Utah-based company sentenced for false claims that mold inhibitor can kill coronavirus

OLYMPIA — Attorney General Bob Ferguson today announced that PurEnvironment, a Utah-based mold remediation company, pleaded guilty to environmental crimes charges Ferguson brought regarding the company’s false claims that its products could provide “90+ day protection” against COVID-19. King County Superior Court Judge Gregg H. Hirakawa sentenced the company to a year of probation, ordered to pay a $15,000 fine, and come into compliance with state and federal regulations.

As the COVID-19 pandemic began, the company claimed on its website and in statements to the press that one of its mold-inhibiting pesticides could “completely rid” homes and businesses of COVID-19 and protect against it for 90 days. In reality, the Environmental Protection Agency (EPA) has only approved this pesticide for inhibiting the growth of mold, mildew and odor-causing bacteria. It is not approved for any use against viruses, let alone “90-day protection” against them.

Thankfully, no individuals or businesses are known to have actually hired or paid PurEnvironment for these services.

“Throughout the pandemic, my office has been policing COVID-related scams,” Ferguson said. “False claims undermine recommendations from public health experts and endanger the community. We will hold corporations and individuals that engage in coronavirus-related scams accountable.”

Ferguson filed criminal charges against the company in King County District Court, alleging improper application of a pesticide under the Washington Pesticide Application Act. The company pleaded guilty to this misdemeanor charge, and must pay a $15,000 fine. The company must also comply with Washington state and federal pesticide registration requirements.

The standard fine for a violation of the Washington Pesticide Application Act is $1,000. PurEnvironment faces a much higher fine thanks to the 2019 Corporate Crime Act, sponsored by then-state representative Mike Pellicciotti. Under this law, any corporation found guilty of a crime faces harsher monetary penalties. This legislation amended a Washington law that capped fines for corporate crimes at $10,000, no matter how serious the crime.
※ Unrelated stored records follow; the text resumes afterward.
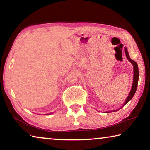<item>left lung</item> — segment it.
<instances>
[{
    "mask_svg": "<svg viewBox=\"0 0 150 150\" xmlns=\"http://www.w3.org/2000/svg\"><path fill=\"white\" fill-rule=\"evenodd\" d=\"M125 54H126L127 59H128L129 61H130V62L132 63V64L133 66H134V80H133L132 87V89L130 91V94H129V95H128V97H127L126 100L125 101V103H124L123 106L125 105L126 103H128L129 101H130L132 99V98L133 96H134V94H135L136 91L137 87H138V78H139V71H138V64H137V63L136 62H134V60H132L130 59V56H129V55H128V51H127V49H126V47H125ZM115 111H117V110H115Z\"/></svg>",
    "mask_w": 150,
    "mask_h": 150,
    "instance_id": "8db88e82",
    "label": "left lung"
}]
</instances>
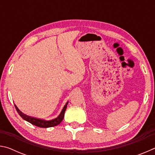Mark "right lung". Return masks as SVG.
Instances as JSON below:
<instances>
[{"instance_id": "1", "label": "right lung", "mask_w": 155, "mask_h": 155, "mask_svg": "<svg viewBox=\"0 0 155 155\" xmlns=\"http://www.w3.org/2000/svg\"><path fill=\"white\" fill-rule=\"evenodd\" d=\"M68 103V102H67L66 104H65V105L64 107V108H63L61 112L60 113L59 116L56 117V118L52 119L51 120H45L36 118V117L28 116V115H25V114H23L22 111H20L15 104V107L17 110L18 114L20 115L22 118L26 120V121H27L29 123H31V124L36 126V127H41V128H48V127H55V126L58 125L60 124V123H61V122L62 121L63 119H64V114H65V111L67 108Z\"/></svg>"}]
</instances>
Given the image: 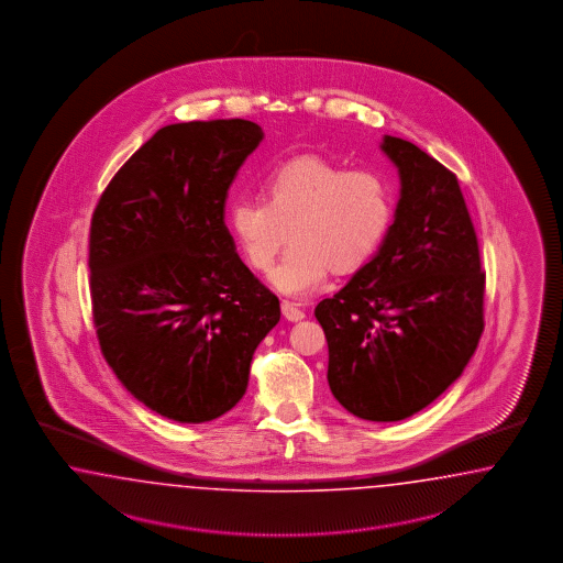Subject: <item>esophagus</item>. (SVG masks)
Instances as JSON below:
<instances>
[{"mask_svg":"<svg viewBox=\"0 0 563 563\" xmlns=\"http://www.w3.org/2000/svg\"><path fill=\"white\" fill-rule=\"evenodd\" d=\"M280 309H283V316L290 320V322H299V320L306 318V311L301 307L295 306L292 301H283Z\"/></svg>","mask_w":563,"mask_h":563,"instance_id":"1","label":"esophagus"}]
</instances>
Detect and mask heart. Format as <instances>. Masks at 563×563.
<instances>
[{"label":"heart","instance_id":"1","mask_svg":"<svg viewBox=\"0 0 563 563\" xmlns=\"http://www.w3.org/2000/svg\"><path fill=\"white\" fill-rule=\"evenodd\" d=\"M229 229L245 262L271 274L274 287L301 297L320 289L332 268L355 273L379 252L394 221V191L384 173L346 169L316 154L295 156L266 173L262 200L238 198Z\"/></svg>","mask_w":563,"mask_h":563}]
</instances>
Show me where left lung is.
Listing matches in <instances>:
<instances>
[{
	"mask_svg": "<svg viewBox=\"0 0 563 563\" xmlns=\"http://www.w3.org/2000/svg\"><path fill=\"white\" fill-rule=\"evenodd\" d=\"M393 227L372 262L320 301L334 398L367 421H400L459 379L483 334L485 273L459 177L402 137Z\"/></svg>",
	"mask_w": 563,
	"mask_h": 563,
	"instance_id": "left-lung-1",
	"label": "left lung"
}]
</instances>
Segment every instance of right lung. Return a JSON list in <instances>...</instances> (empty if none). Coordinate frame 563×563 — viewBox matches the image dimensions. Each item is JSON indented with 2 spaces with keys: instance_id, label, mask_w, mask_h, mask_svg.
Segmentation results:
<instances>
[{
  "instance_id": "add662e5",
  "label": "right lung",
  "mask_w": 563,
  "mask_h": 563,
  "mask_svg": "<svg viewBox=\"0 0 563 563\" xmlns=\"http://www.w3.org/2000/svg\"><path fill=\"white\" fill-rule=\"evenodd\" d=\"M247 120L165 125L92 212V322L102 357L148 409L205 423L233 409L280 303L235 252L224 202L262 142Z\"/></svg>"
}]
</instances>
The Attorney General’s Office Environmental Protection Division investigated the case with EPA’s Criminal Investigation Division. The EPA Air and Toxics Enforcement Section issued a warning to the company in July to stop its false COVID-19 protection claims. The company continued making these claims on its website for months after it received this warning.

“PurEnvironment knowingly persisted in their false assertions that their pesticide application provided protection against COVID-19,” said Special Agent in Charge Scot Adair of EPA’s criminal investigation program in Washington.  “As this case demonstrates, EPA and its State of Washington law enforcement partners are committed to holding responsible parties accountable for false claims that put entire communities at risk.”

Case background

PurEnvironment is a Utah-based mold remediation company. For its two-step mold removal process, the company uses two pesticides that it brands as “InstaPURE” and “EverPURE.” Since it began operating in Washington in 2018, the company has used these two products without properly registering them for use with the State of Washington.

At the onset of the COVID-19 pandemic in March 2020, PurEnvironment began making claims that its mold-remediation services could “completely rid your home and business’s surfaces of the COVID-19.” The company’s website told consumers that EverPURE, one of its mold-inhibiting products, could protect against COVID-19 for 90 days.

PurEnvironment advertisement

Flyer posted on PurEnvironment’s website stated EverPURE provides “90+ day protection” (captured May 19, 2020)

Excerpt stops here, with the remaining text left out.